Je me pose à ce sujet de très grandes questions. J'ai parfois des élans vers un dieu absolument inconcevable, c'est-à-dire vraiment miséricordieux. Mais s'il l'est vraiment — miséricordieux — je ne comprends pas ce qui se passe sur terre. Je bute sur la vieille interrogation de l'existence du bien et du mal. L'enfer est de ce monde. Un vieux japonais merveilleux — Issa — a écrit un haïku extraordinaire : « En ce monde, nous marchons sur le toit de l'enfer et nous contemplons les fleurs ». C'est magnifique ! Ca résume le drame humain. Je ne fais là qu'ajouter des strates d'agnosticisme ; mes élans vers un Dieu miséricordieux ne sont que des ressorts de l'espérance, qui tendent à se casser parfois, bien sûr. Bauchau a aussi eu ces doutes et je crois qu'il pensait aussi par espérance. Il connaissait trop bien le spectacle du monde.

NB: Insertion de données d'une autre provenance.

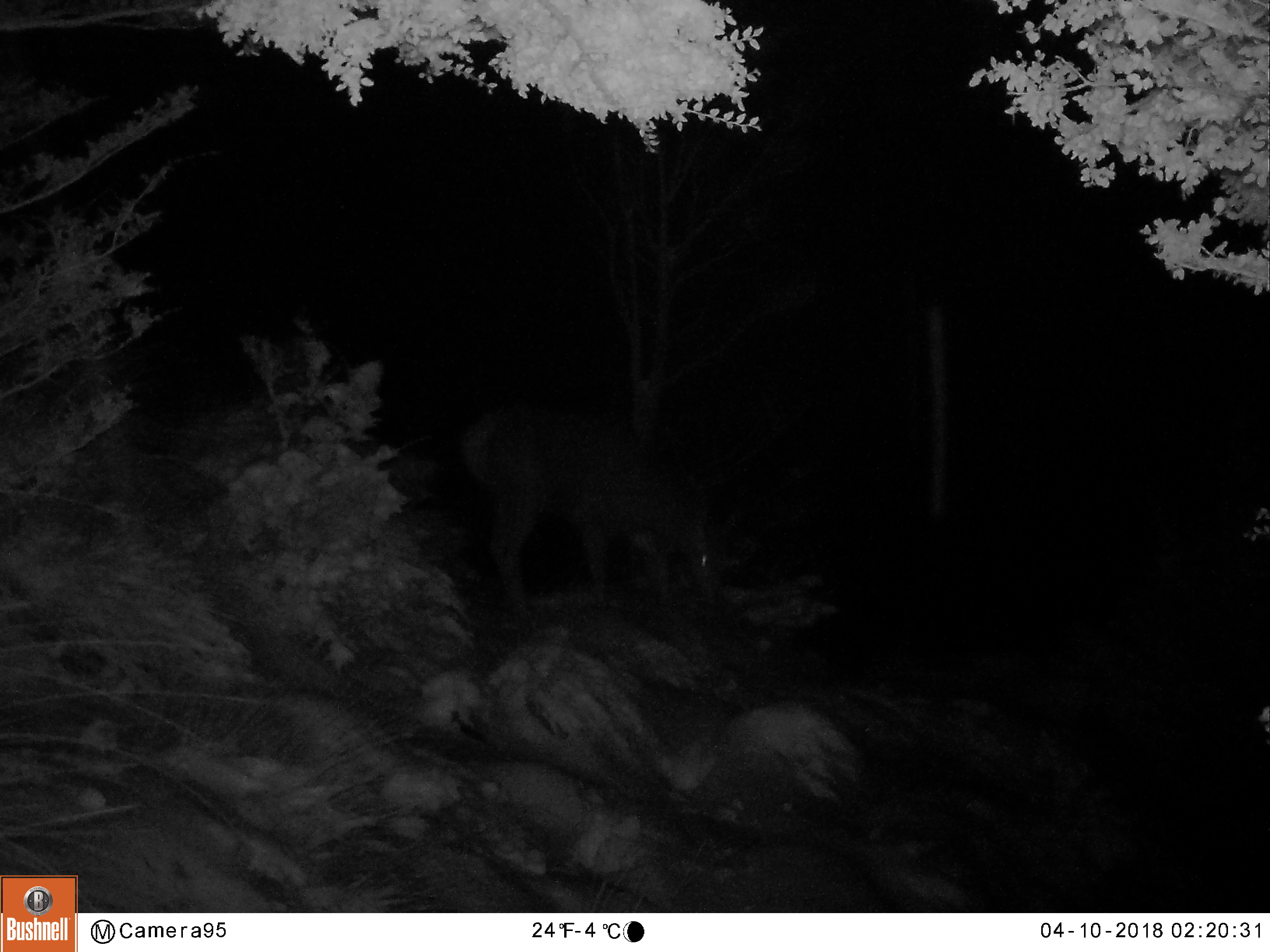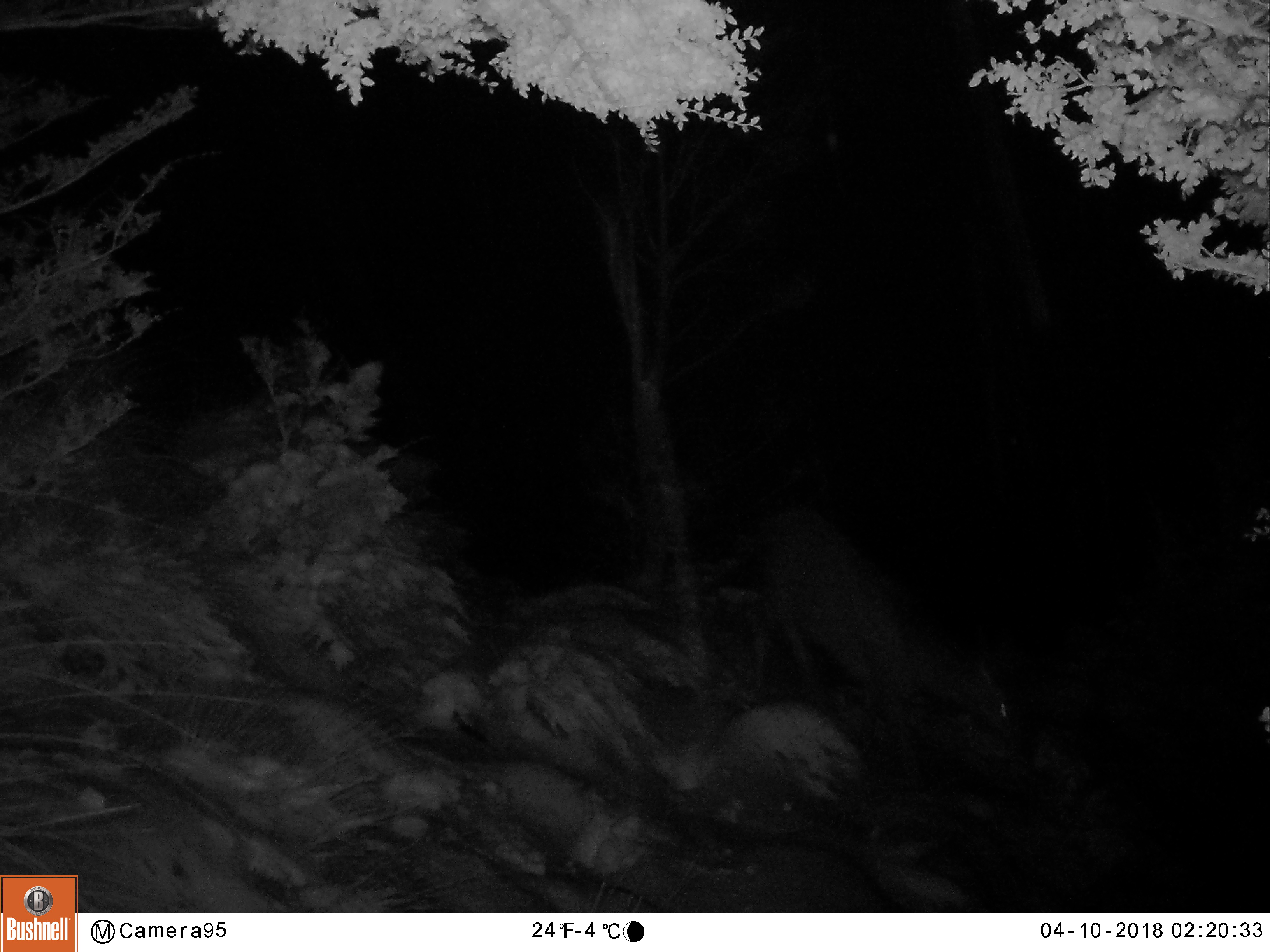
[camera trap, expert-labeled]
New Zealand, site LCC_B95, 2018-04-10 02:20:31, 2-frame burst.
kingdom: Animalia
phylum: Chordata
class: Mammalia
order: Artiodactyla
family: Cervidae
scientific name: Cervidae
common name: deer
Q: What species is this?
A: Deer (Cervidae).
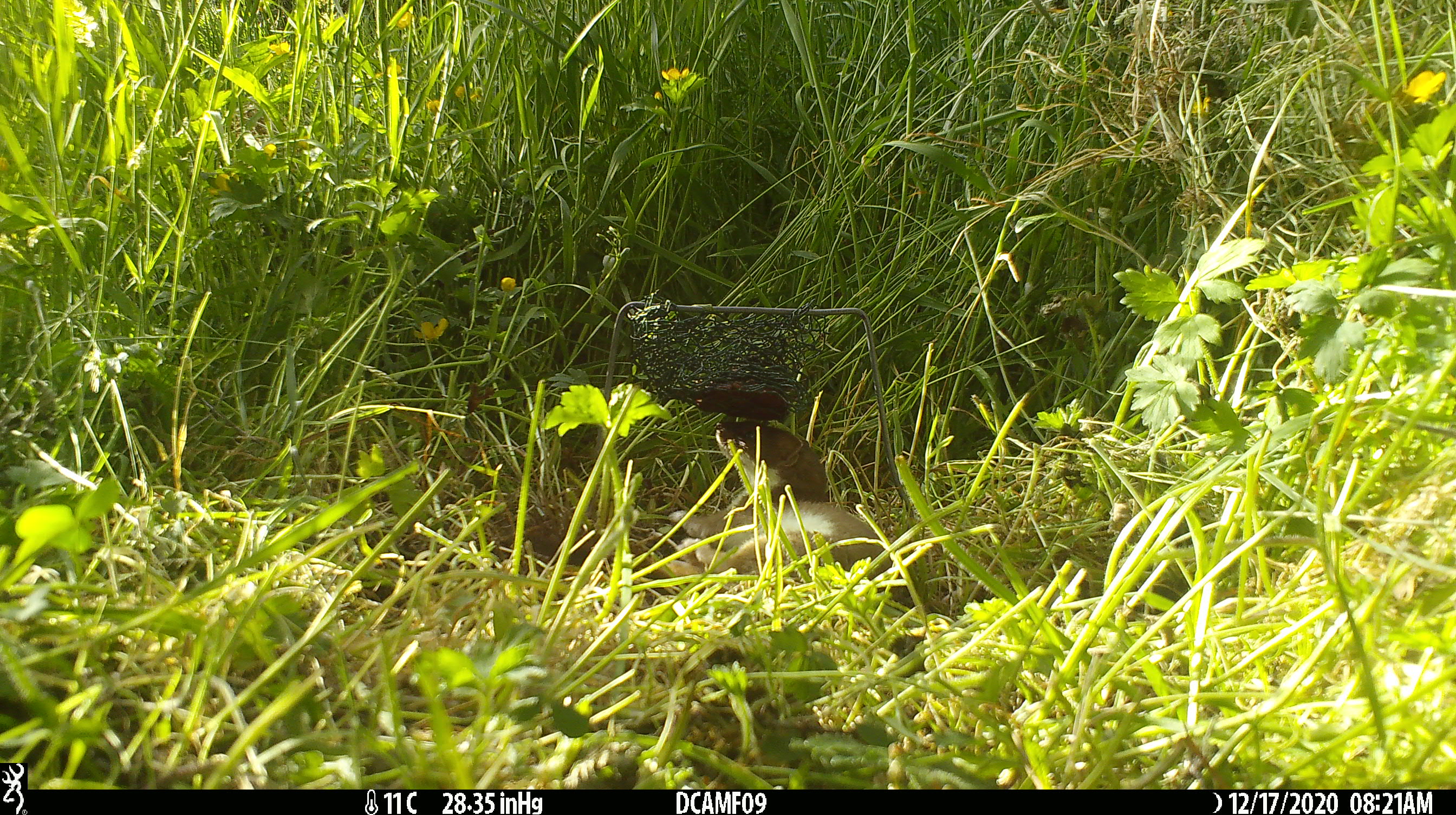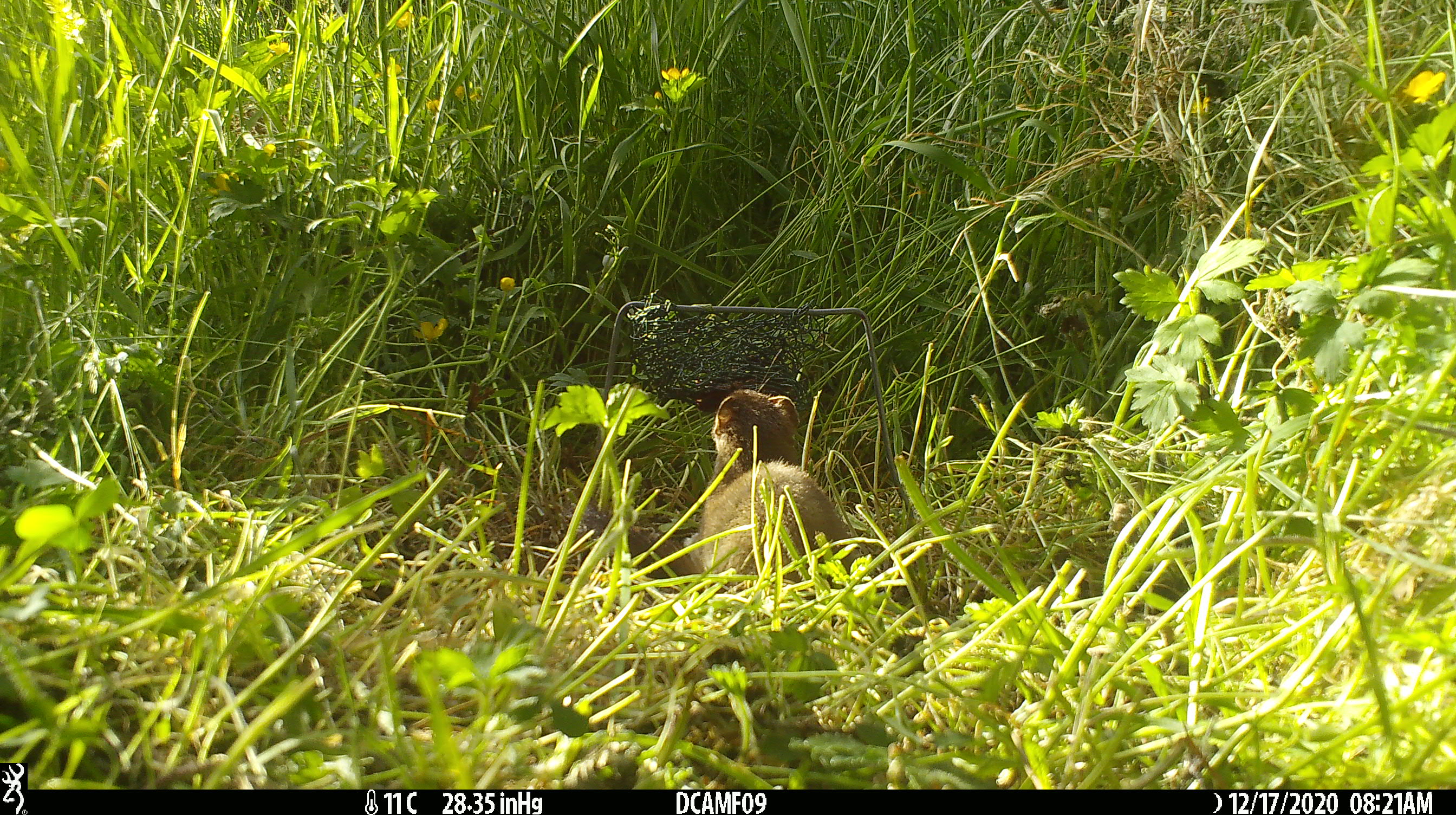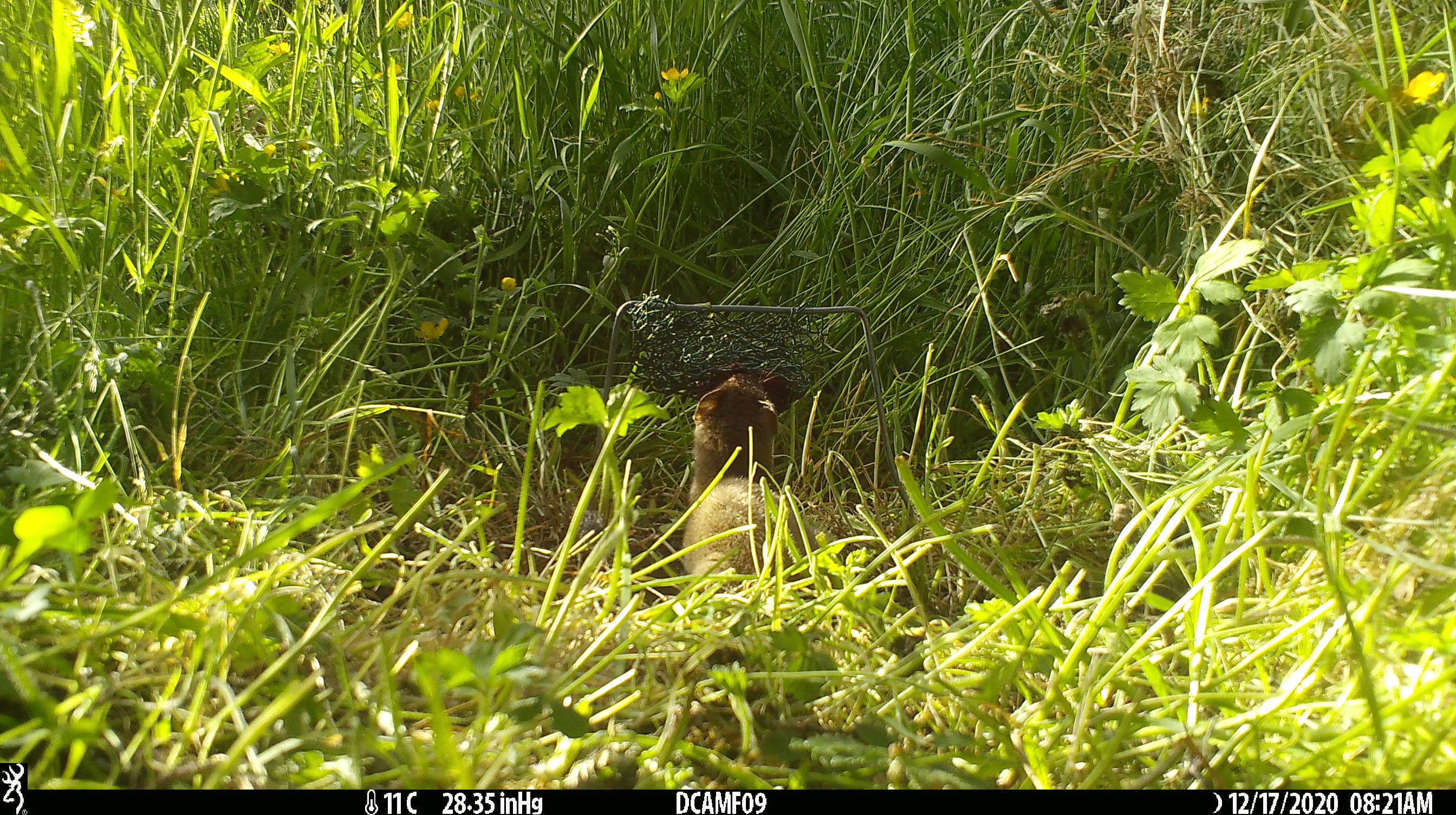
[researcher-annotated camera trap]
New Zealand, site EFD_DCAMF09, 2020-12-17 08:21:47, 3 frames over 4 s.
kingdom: Animalia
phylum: Chordata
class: Mammalia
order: Carnivora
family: Mustelidae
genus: Mustela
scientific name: Mustela erminea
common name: stoat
Stoat (Mustela erminea).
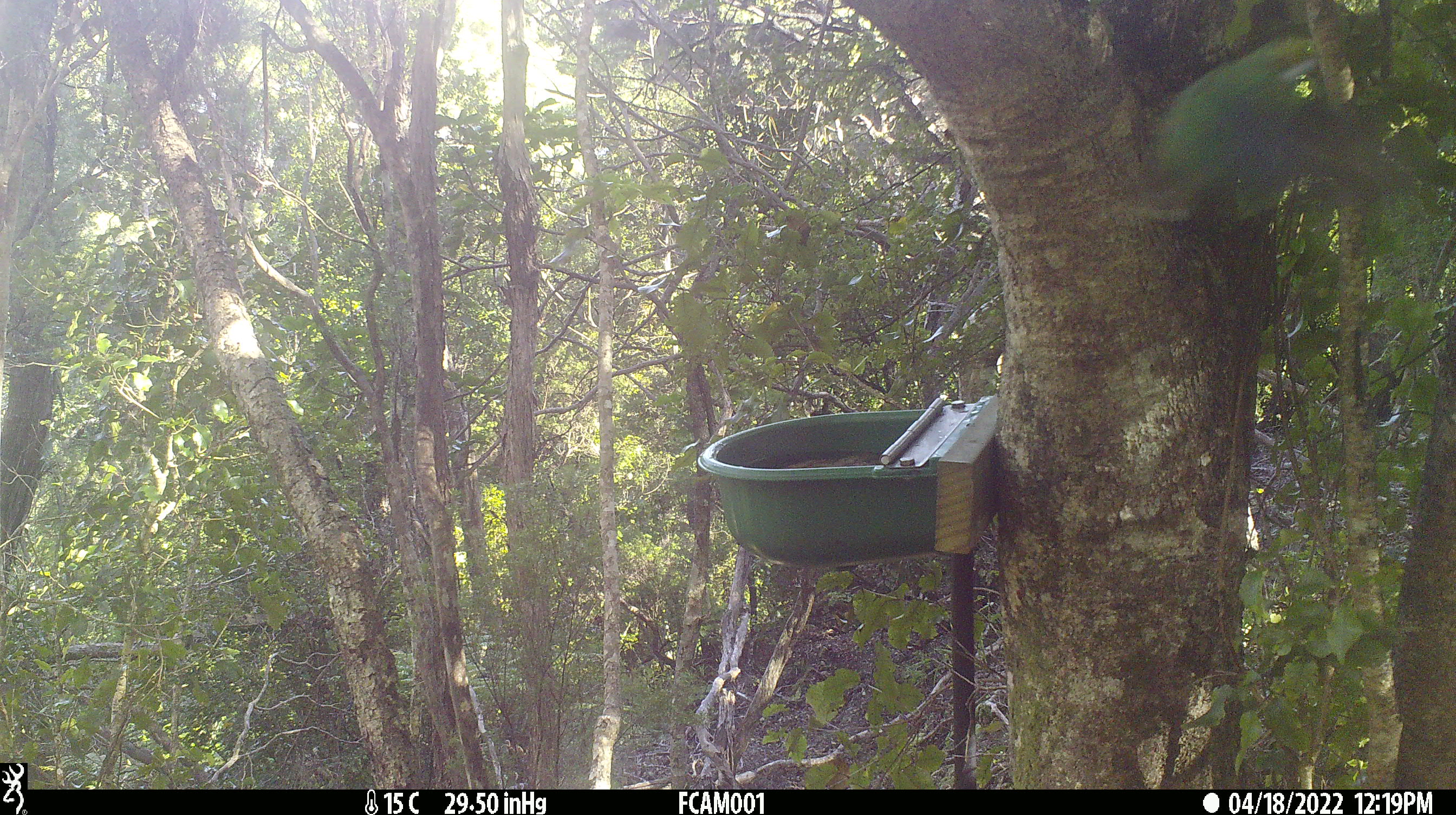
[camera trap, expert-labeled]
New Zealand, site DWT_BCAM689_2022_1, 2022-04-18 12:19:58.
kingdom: Animalia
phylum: Chordata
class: Aves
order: Psittaciformes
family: Psittaculidae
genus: Cyanoramphus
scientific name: Cyanoramphus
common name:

Voilà, que sais-je ? Je ne peux pas répondre. Je suis effrayé par le spectacle de la nature humaine, effondré par l'état du monde et celui de la conscience. II y a bien sûr de superbes îlots de résistances chez les humains, mais ils sont si peu nombreux.


Est-ce pour cela que vous avez si peu représenté la figure humaine ?


II y a trop d'hommes — et pas assez de figures humaines ! Le monde de l'art, de la littérature, de la poésie, nous offre plus de chance de voir des figures humaines.